The term learning algorithm is used to refer to the part of a machine learning problem that specifically involves optimization of the (possibly regularized) cost function using the training data. Learning algorithms may proceed as iterative algorithms, that start with an initial guess for the parameter vector and then refine that guess, or as non-iterative algorithms, that directly proceed to solve for the parameter vector. In practice, most learning algorithms are iterative, and have the property of being anytime algorithms: they can be stopped at any intermediate stage to give a solution that works (while an iteration is proceeding, the parameter vector is stored as the result of the most recent completed iteration).
Types of learning algorithms
- Iterative learning algorithms are algorithms that start with an initial parameter vector, and then, in each iteration, produce a new parameter vector based on the previous parameter vector. Iterative learning algorithms may be limited-memory (these only remember a fixed number of previous iterations) or full-memory. For an iterative learning algorithm, the decision of when to stop is part of the implementation and can be viewed as a learning algorithm hyperparameter.
Evaluation of learning algorithms
There are two ways of judging the success of a learning algorithm, and these approaches correspond to different views of the relationship between the learning algorithm and regularization.
Measurement of the cost function on the training data
This is a narrow view of the learning algorithm: the smaller the (appropriately regularized) cost function on the training data, the better the learning algorithm. The question of how good the cost function is on the test or cross-validation data is not considered the domain of the learning algorithm, but rather, of the choices made in the regularization process. Thus, the learning algorithm is not itself concerned with overfitting: that is something for the regularization process to worry about.

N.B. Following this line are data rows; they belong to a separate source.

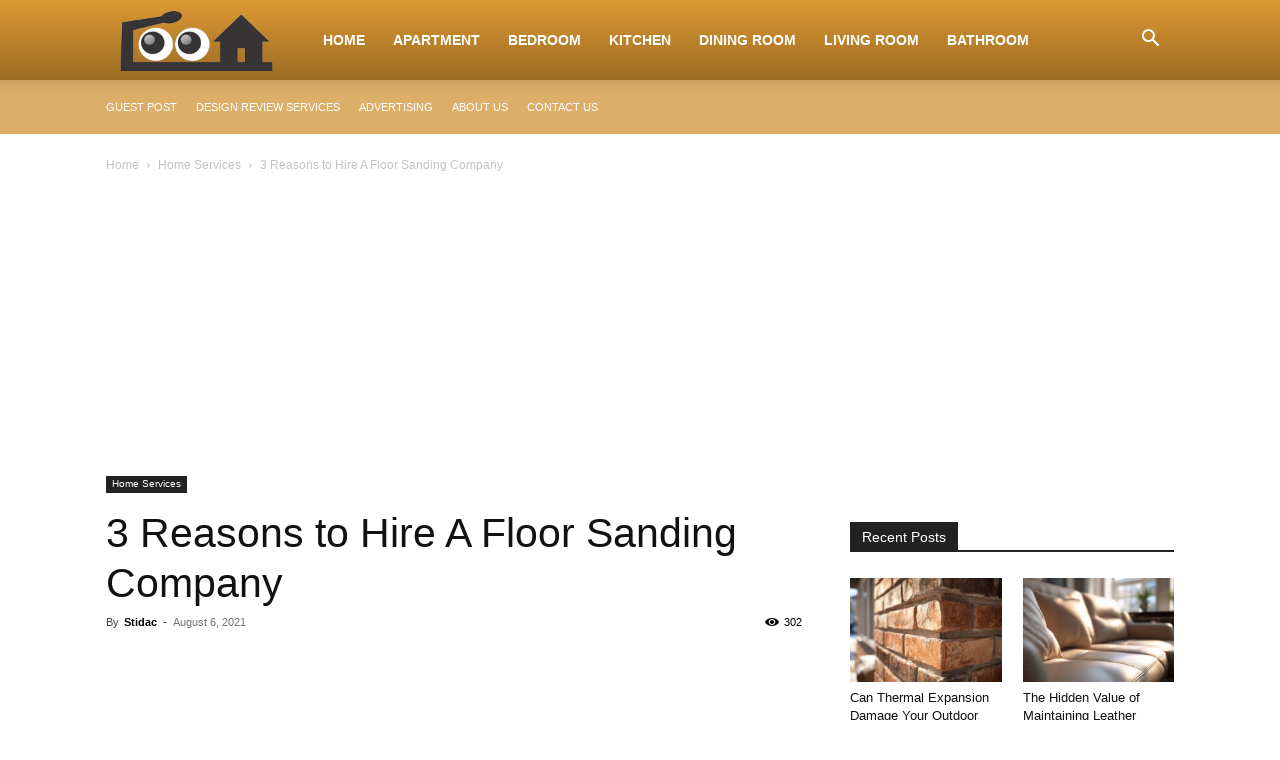

--- FILE ---
content_type: text/html; charset=utf-8
request_url: https://www.google.com/recaptcha/api2/aframe
body_size: 268
content:
<!DOCTYPE HTML><html><head><meta http-equiv="content-type" content="text/html; charset=UTF-8"></head><body><script nonce="WuYlFX6YkVI2Q9ZE7c1oMA">/** Anti-fraud and anti-abuse applications only. See google.com/recaptcha */ try{var clients={'sodar':'https://pagead2.googlesyndication.com/pagead/sodar?'};window.addEventListener("message",function(a){try{if(a.source===window.parent){var b=JSON.parse(a.data);var c=clients[b['id']];if(c){var d=document.createElement('img');d.src=c+b['params']+'&rc='+(localStorage.getItem("rc::a")?sessionStorage.getItem("rc::b"):"");window.document.body.appendChild(d);sessionStorage.setItem("rc::e",parseInt(sessionStorage.getItem("rc::e")||0)+1);localStorage.setItem("rc::h",'1769286212058');}}}catch(b){}});window.parent.postMessage("_grecaptcha_ready", "*");}catch(b){}</script></body></html>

In this view, then, the goal of the learning algorithm is simply to solve a calculus optimization problem: we are given a function of several variables (the function being the cost function on the training data and the variables being the parameters) and we need to minimize it. Standard optimization algorithms apply. The success of an algorithm is determined by how low the cost function value is on the parameter vector it outputs.
Measurement of the cost function on data used for cross-validation or testing
This is a broader view of the learning algorithm, namely, it measures how well the algorithm does on data that was withheld from it.
In this view, the learning algorithm and regularization choices are not cleanly separable: it is the responsibility of the learning algorithm and the regularization choices to together produce a parameter vector that has low generalization error (as measured by its performance well on the cross-validation or test data).
This view complicates the goal of the learning algorithm: we can no longer use the cost function on the training data as a decisive measure of how well the learning algorithm has performed. The problem therefore no longer remains a calculus optimization problem for a clearly defined function, but rather, involves some consideration of the statistical process by which the data is generated.
This approach is sometimes necessary, because some techniques to avoid overfitting, such as early stopping, are techniques intrinsic to the learning algorithm and cannot be encoded into the choice of a regularization term to add to the cost function.